Setelah satu tahun berada di dunia perkuliahan, ternyata beberapa hal yang menarik serta yang tidak menarik untuk didapatkan. Jujur saja, banyak sekali pengalaman yang berbeda selama di dunia sekolah dengan di dunia kampus/perkuliahan. Mulai dari konflik internal, konflik eksternal, gejolak ideologi, luasnya pemahaman tidak benar, adanya manusia berwajah dua, dan lain-lain. Adapula ungkapan-ungkapan yang indah namun menipu, dan objek-objek dari ungkapan tersebut adalah kepada para mahasiswa-mahasiswa baru.



“Dan demikianlah Kami jadikan bagi tiap-tiap musuh Nabi itu musuh, yaitu syaitan-syaitan (dari jenis) manusia dan (dari jenis) jin, sebagian mereka membisikkan kepada sebagian yang lain perkataan-perkataan-perkataan indah untuk menipu (manusia). Jikalau Tuhanmu menghendaki, niscaya mereka tidak mengerjakannya, maka tinggalkanlah mereka dan apa yang mereka ada-adakan.” (Qs. Al An’aam : 112)

Olehnya itu,kali ini saya menulis artikel tentang Zukhrufal Qauli Ghurara (Perkataan Indah tapi Menipu) yang marak di kampus-kampus di negri kita ini, tapi sampelnya dari 2 kampus di daerah saya sendiri, yaitu Makassar. Diantara dua sampel tersebut adalah Universitas Hasanuddin (UNHAS) yang merupakan kampus saya sendiri, dan Universitas Islam Negri (UIN) Alauddin yang merupakan salah satu kampus sahabat.

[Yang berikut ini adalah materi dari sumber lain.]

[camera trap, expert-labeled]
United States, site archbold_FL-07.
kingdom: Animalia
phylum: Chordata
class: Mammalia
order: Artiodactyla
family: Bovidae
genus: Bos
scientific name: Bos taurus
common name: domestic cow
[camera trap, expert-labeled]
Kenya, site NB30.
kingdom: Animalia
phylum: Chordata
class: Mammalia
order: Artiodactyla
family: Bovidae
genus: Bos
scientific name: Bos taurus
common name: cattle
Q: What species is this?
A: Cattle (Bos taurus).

1. “Kebenaran Itu relatif”

Yaa, kalimat ini menjadi kalimat pertama yang akan saya komentari. Saya sepakat dengan kalimat “Kebenaran itu relatif”. Namun nyatanya, relatif yang saya maksud adalah relatifnya merujuk kepada siapa, tentu kepada pengatur muka bumi ini, Tuhan Semesta Alam, raabbul aalamiin. Sungguh salah ketika orang yang mengartikannya dengan makna “Tidak semua tindakan kita itu dianggap benar”, karena itu dari sudut pandang manusia. Jadi ketika anda/siapapun dari kita merasa tindakan kita sesuai dengan yang disyariatkan/dibenarkan oleh Tuhan Semesta Alam, maka patutlah kita untuk merasa benar. Namun melencengnya makna dari kalimat ini ketika kita melihat relatifnya yaitu relatif terhadap manusia.
Pertanyaan yang tepat untuk orang yang berkata demikian, apakah kebenaran itu relatif benar atau mutlak benar?

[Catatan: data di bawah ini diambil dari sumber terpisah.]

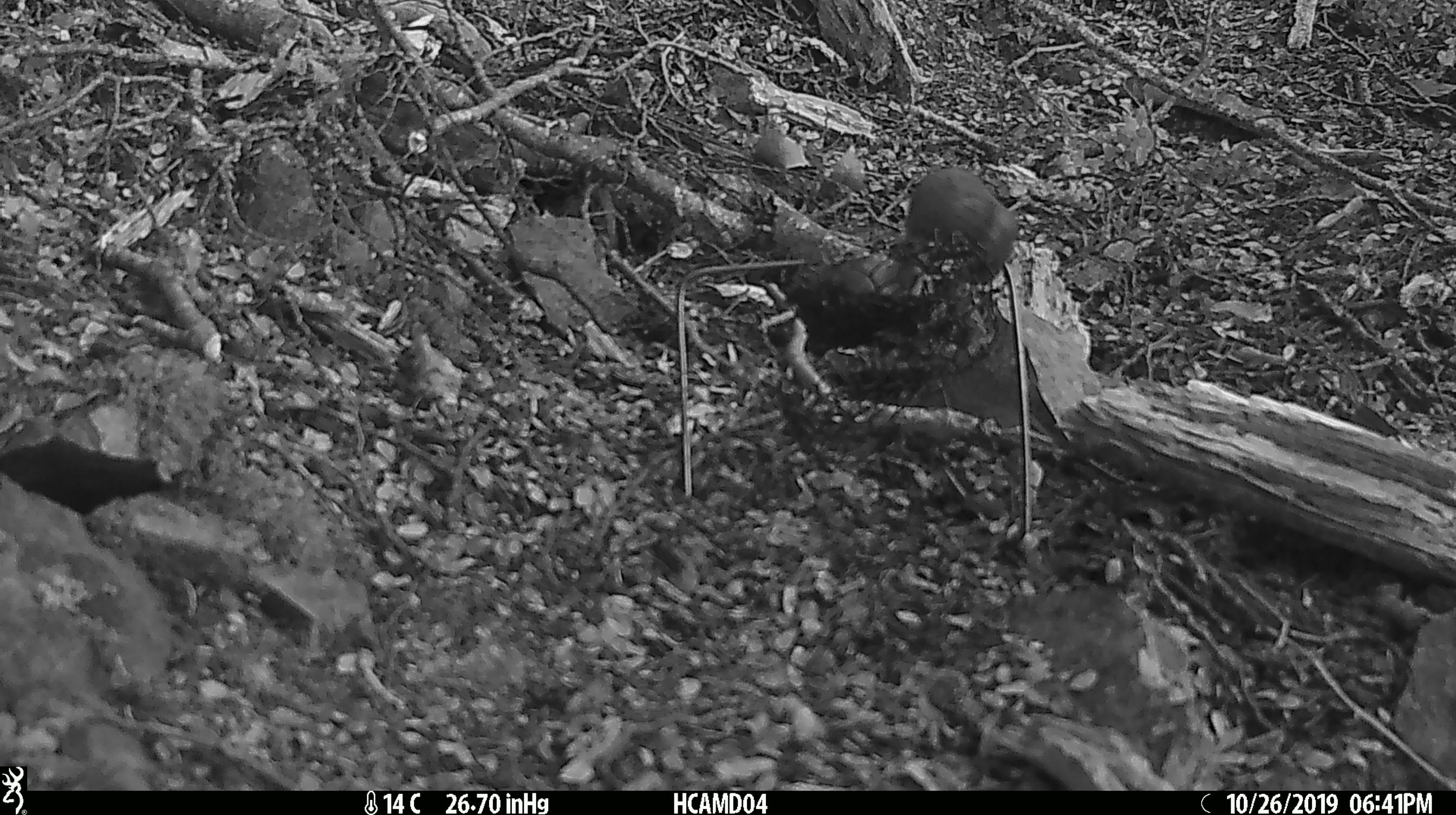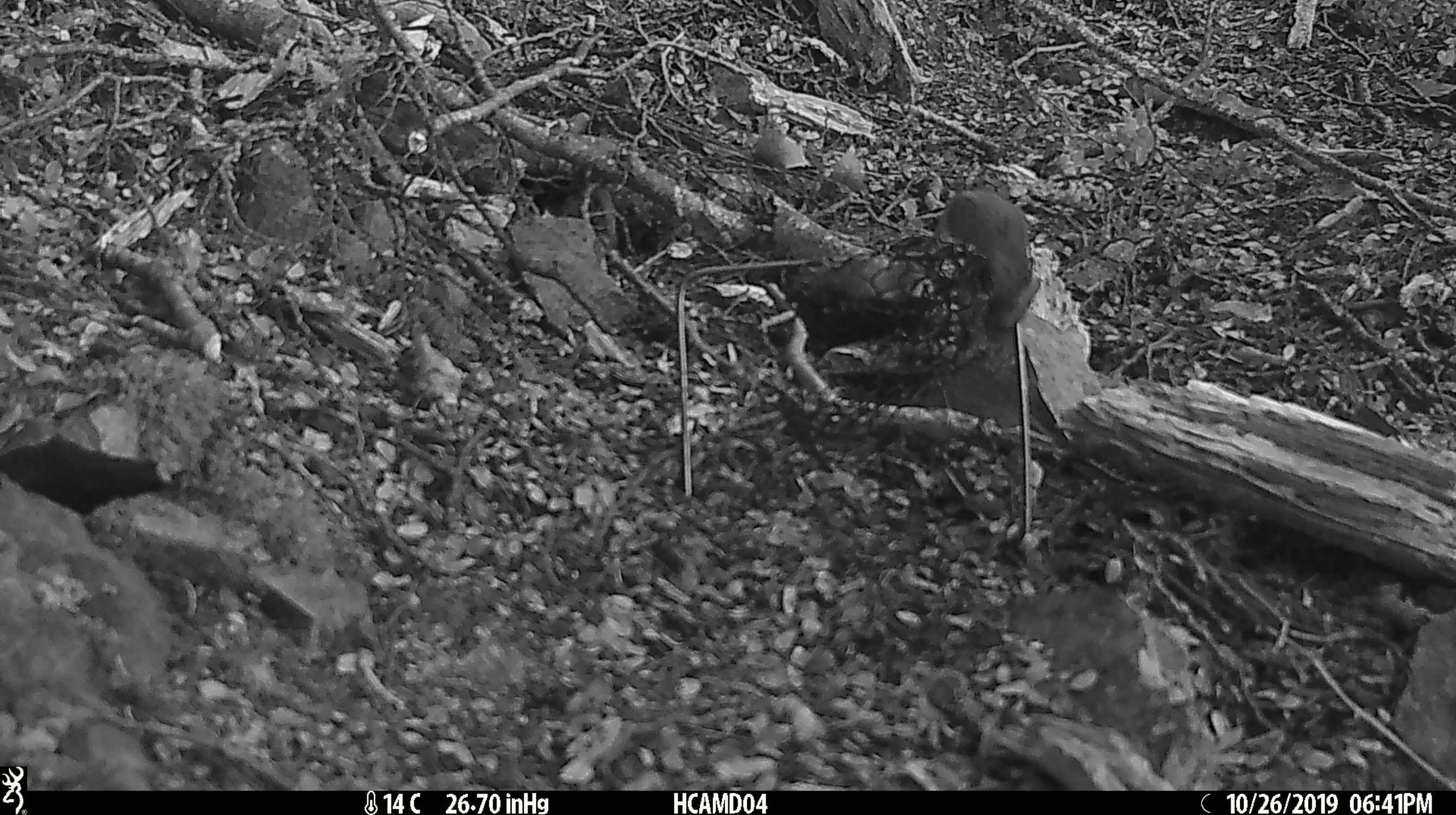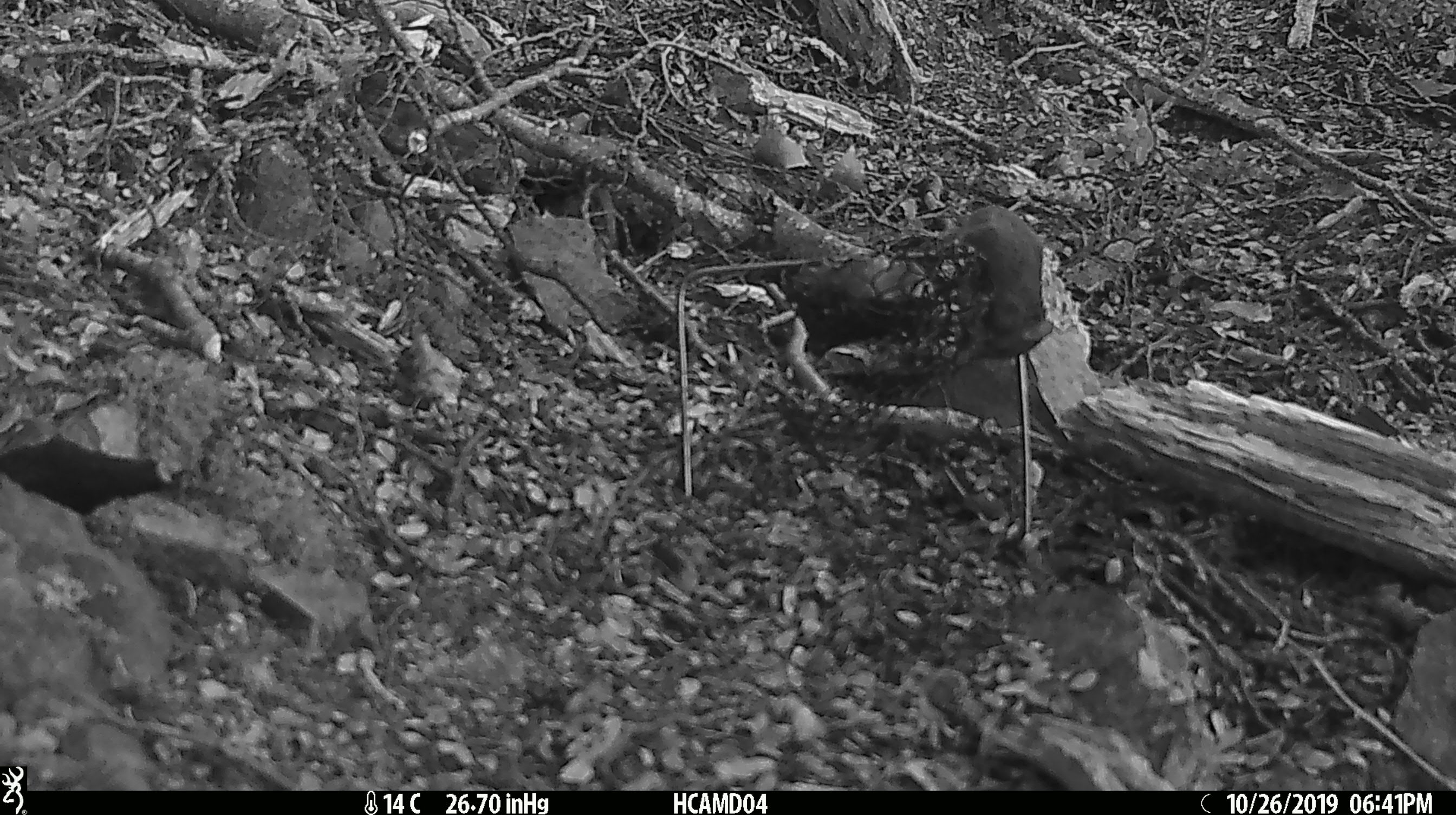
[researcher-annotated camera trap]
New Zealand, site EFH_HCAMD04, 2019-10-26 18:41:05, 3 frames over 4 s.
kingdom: Animalia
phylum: Chordata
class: Mammalia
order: Rodentia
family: Muridae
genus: Mus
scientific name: Mus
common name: mouse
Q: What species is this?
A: Mouse (Mus).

Jika orang itu menjawab relatif benar, maka dia sendiri akan pusing apakah doktrin bahwa kebenaran itu relatif bersifat benar atau tidak.
Jika orang itu menjawab mutlak benar, berarti dia lupa bahwa baru-baru saja dia mengatakan kebenaran itu relatif.

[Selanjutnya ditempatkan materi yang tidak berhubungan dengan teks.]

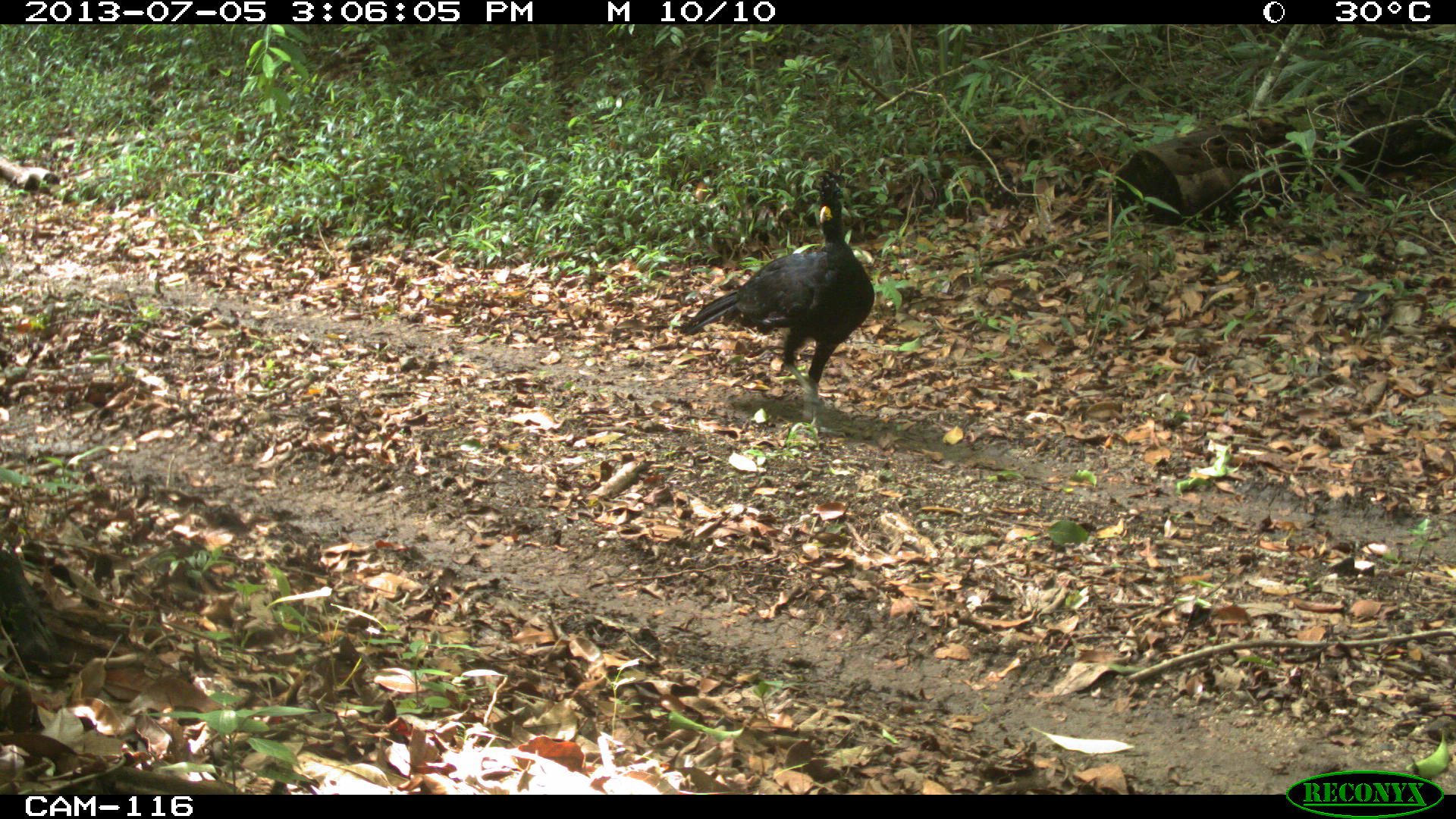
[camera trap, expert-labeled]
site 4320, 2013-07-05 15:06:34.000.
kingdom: Animalia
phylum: Chordata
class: Aves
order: Galliformes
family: Cracidae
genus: Crax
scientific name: Crax rubra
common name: great curassow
Crax rubra (great curassow), count 2.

2. “Jangan bawa agama di sini, kita semua disini sama!”

Sungguh ironis orang yang tunduk dan patuh ketika di gertak dengan kalimat ini. Kalimat ini menganjurkan kepada para pendengarnya untuk melepaskan agamanya untuk beberapa waktu. Namun seperti yang kita ketahui bersama, bahwa agama sifatnya universal (menyeluruh). Dalam agama Islam, kita tidak hanya ritual sholat, mengaji, dan berpuasa, tapi kita juga memiliki adab-adab yang telah dicontohkan oleh Rasulullah shallallahu ‘alaihi wa sallam, sehingga kita telah memiliki aturan dari awal kita bangun tidur hingga kita tertidur kembali.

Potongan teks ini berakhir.